=== Supplied records ===
[Start of Attachment]
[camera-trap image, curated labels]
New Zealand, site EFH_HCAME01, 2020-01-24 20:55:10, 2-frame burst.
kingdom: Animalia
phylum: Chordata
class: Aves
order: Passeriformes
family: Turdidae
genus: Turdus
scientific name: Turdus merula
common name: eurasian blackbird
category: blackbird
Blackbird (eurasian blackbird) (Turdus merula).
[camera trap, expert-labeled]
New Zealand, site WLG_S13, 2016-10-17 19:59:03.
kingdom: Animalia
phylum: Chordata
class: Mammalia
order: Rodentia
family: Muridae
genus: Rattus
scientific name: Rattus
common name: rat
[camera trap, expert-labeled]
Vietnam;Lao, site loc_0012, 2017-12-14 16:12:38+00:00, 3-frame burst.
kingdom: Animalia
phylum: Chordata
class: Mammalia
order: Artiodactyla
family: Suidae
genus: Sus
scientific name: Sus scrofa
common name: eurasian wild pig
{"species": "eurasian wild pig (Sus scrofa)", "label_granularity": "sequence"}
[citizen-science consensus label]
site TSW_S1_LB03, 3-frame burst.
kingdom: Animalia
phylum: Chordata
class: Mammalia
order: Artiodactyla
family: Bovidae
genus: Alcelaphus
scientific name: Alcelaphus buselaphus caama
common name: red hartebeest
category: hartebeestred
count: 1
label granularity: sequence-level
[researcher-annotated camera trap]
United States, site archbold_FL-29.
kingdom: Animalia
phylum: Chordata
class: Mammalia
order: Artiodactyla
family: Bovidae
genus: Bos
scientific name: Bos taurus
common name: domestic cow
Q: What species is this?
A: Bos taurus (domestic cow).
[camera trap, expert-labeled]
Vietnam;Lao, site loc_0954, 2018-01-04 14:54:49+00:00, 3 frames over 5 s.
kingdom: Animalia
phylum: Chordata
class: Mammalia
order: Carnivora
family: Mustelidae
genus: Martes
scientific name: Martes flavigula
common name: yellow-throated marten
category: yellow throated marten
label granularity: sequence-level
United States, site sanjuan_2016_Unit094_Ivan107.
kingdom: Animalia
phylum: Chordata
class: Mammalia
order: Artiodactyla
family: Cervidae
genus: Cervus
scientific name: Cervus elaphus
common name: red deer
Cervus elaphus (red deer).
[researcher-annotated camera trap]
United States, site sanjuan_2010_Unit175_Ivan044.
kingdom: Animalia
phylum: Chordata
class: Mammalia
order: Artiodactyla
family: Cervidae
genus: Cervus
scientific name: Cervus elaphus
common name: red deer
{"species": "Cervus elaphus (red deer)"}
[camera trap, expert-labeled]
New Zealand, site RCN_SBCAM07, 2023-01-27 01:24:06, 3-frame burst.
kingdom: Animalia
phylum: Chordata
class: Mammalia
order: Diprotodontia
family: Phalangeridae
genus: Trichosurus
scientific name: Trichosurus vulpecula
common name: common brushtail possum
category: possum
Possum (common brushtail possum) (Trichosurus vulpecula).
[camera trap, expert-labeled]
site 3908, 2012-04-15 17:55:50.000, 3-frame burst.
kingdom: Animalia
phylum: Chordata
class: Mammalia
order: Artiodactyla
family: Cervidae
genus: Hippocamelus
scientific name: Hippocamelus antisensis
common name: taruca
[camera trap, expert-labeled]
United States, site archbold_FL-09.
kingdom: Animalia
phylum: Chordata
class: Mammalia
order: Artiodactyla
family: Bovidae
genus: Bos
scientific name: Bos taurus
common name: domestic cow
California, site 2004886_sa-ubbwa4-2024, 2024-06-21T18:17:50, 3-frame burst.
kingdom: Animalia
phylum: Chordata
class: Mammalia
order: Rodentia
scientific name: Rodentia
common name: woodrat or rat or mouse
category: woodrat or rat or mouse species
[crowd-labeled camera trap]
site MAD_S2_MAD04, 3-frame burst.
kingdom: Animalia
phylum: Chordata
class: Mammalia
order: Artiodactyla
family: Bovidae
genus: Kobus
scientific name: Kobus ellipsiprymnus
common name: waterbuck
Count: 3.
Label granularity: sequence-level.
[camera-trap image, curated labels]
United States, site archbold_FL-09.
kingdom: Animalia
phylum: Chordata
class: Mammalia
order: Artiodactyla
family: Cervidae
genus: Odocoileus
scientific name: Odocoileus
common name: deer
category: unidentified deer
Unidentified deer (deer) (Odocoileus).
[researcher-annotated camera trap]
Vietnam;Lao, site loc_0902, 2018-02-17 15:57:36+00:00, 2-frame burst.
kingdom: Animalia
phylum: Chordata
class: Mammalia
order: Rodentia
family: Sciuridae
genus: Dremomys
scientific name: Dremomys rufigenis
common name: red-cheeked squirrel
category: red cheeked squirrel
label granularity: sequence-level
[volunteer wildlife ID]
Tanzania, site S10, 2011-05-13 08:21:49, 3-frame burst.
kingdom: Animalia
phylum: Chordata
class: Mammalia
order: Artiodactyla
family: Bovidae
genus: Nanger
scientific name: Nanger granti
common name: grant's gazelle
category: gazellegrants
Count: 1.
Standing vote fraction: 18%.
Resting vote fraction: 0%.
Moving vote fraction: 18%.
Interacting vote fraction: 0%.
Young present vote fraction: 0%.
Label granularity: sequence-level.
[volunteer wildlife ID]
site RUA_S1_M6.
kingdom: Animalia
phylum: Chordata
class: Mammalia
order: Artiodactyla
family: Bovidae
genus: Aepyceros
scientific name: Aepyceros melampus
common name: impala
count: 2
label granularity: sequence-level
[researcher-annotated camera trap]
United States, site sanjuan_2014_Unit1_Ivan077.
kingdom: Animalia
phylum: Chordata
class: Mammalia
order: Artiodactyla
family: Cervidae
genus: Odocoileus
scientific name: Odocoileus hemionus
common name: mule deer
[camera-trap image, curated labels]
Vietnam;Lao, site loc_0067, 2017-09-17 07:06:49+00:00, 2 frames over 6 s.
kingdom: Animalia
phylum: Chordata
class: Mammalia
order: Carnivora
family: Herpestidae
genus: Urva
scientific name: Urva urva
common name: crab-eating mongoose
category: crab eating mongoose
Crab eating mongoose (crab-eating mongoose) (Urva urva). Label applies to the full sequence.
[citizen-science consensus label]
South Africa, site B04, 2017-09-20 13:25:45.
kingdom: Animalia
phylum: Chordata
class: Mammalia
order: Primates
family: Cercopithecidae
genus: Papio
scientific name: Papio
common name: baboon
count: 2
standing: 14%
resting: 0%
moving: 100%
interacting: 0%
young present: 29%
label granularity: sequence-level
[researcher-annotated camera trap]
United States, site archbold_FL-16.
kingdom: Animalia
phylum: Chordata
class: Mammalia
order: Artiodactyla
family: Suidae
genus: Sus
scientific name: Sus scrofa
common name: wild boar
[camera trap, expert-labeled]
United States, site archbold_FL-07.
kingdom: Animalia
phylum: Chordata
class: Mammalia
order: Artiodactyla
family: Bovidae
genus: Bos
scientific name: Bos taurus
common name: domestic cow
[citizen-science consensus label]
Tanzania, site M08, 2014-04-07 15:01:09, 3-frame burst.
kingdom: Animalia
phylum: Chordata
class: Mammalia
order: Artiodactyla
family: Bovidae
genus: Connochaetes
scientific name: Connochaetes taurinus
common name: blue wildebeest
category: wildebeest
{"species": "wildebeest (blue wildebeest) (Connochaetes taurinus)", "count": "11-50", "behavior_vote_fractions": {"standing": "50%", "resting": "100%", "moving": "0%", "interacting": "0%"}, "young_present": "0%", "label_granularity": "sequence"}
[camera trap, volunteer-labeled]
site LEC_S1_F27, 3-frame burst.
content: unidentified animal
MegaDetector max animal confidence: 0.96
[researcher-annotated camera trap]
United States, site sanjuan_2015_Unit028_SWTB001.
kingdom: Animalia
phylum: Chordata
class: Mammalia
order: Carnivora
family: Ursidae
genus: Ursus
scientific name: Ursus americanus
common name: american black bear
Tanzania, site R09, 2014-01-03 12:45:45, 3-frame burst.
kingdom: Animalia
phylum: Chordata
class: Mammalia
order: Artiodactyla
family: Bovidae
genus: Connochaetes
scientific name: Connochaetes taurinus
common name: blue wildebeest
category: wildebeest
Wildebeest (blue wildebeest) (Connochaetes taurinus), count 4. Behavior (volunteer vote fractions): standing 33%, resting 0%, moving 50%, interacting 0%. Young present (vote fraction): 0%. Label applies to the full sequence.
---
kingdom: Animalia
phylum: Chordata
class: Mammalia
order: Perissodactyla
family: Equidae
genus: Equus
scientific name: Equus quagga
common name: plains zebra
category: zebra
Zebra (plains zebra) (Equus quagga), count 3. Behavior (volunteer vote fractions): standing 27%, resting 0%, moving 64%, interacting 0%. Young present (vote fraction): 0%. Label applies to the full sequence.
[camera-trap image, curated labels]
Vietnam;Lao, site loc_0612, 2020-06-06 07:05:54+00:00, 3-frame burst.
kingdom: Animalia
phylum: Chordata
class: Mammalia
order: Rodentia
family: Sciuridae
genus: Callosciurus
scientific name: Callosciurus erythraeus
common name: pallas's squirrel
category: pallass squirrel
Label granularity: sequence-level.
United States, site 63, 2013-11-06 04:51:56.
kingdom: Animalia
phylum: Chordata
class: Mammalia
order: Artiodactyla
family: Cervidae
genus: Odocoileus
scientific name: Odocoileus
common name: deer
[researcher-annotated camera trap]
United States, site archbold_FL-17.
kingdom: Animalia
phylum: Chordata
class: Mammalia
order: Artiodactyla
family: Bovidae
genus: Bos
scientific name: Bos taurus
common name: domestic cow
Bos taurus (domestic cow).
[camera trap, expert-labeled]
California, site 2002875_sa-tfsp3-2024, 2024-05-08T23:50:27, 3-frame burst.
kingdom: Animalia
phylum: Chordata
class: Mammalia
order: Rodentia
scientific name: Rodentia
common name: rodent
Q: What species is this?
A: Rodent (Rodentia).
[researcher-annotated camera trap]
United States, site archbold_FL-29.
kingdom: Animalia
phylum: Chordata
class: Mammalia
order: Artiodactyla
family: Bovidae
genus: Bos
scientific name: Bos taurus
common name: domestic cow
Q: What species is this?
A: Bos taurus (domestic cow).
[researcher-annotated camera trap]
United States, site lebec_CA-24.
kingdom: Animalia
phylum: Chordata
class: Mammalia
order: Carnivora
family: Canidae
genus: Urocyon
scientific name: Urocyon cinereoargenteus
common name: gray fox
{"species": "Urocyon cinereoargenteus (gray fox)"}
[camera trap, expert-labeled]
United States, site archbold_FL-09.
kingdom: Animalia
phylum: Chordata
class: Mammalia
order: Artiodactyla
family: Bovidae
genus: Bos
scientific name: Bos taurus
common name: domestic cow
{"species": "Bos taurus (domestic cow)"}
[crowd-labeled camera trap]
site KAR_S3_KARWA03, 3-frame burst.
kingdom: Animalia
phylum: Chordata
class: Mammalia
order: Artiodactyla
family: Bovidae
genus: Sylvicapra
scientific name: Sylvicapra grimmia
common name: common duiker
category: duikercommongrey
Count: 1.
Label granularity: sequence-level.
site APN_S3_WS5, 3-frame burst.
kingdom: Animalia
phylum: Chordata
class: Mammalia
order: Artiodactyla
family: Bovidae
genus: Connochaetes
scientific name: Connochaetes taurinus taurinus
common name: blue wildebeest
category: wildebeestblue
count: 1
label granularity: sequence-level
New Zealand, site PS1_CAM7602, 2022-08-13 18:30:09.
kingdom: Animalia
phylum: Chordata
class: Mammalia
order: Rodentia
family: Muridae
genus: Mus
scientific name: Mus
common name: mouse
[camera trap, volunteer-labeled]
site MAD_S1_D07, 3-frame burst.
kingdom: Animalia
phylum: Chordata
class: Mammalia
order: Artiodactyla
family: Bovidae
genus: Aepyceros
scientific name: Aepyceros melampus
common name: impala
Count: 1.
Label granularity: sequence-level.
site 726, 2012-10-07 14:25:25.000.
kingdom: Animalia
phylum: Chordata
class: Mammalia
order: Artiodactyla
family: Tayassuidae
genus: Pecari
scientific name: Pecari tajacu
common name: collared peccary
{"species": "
[End of Attachment]
Set down the lines above as they stand, starting with the first line and ending with the line that contains "common name: red hartebeest".

[camera-trap image, curated labels]
New Zealand, site EFH_HCAME01, 2020-01-24 20:55:10, 2-frame burst.
kingdom: Animalia
phylum: Chordata
class: Aves
order: Passeriformes
family: Turdidae
genus: Turdus
scientific name: Turdus merula
common name: eurasian blackbird
category: blackbird
Blackbird (eurasian blackbird) (Turdus merula).
[camera trap, expert-labeled]
New Zealand, site WLG_S13, 2016-10-17 19:59:03.
kingdom: Animalia
phylum: Chordata
class: Mammalia
order: Rodentia
family: Muridae
genus: Rattus
scientific name: Rattus
common name: rat
[camera trap, expert-labeled]
Vietnam;Lao, site loc_0012, 2017-12-14 16:12:38+00:00, 3-frame burst.
kingdom: Animalia
phylum: Chordata
class: Mammalia
order: Artiodactyla
family: Suidae
genus: Sus
scientific name: Sus scrofa
common name: eurasian wild pig
{"species": "eurasian wild pig (Sus scrofa)", "label_granularity": "sequence"}
[citizen-science consensus label]
site TSW_S1_LB03, 3-frame burst.
kingdom: Animalia
phylum: Chordata
class: Mammalia
order: Artiodactyla
family: Bovidae
genus: Alcelaphus
scientific name: Alcelaphus buselaphus caama
common name: red hartebeest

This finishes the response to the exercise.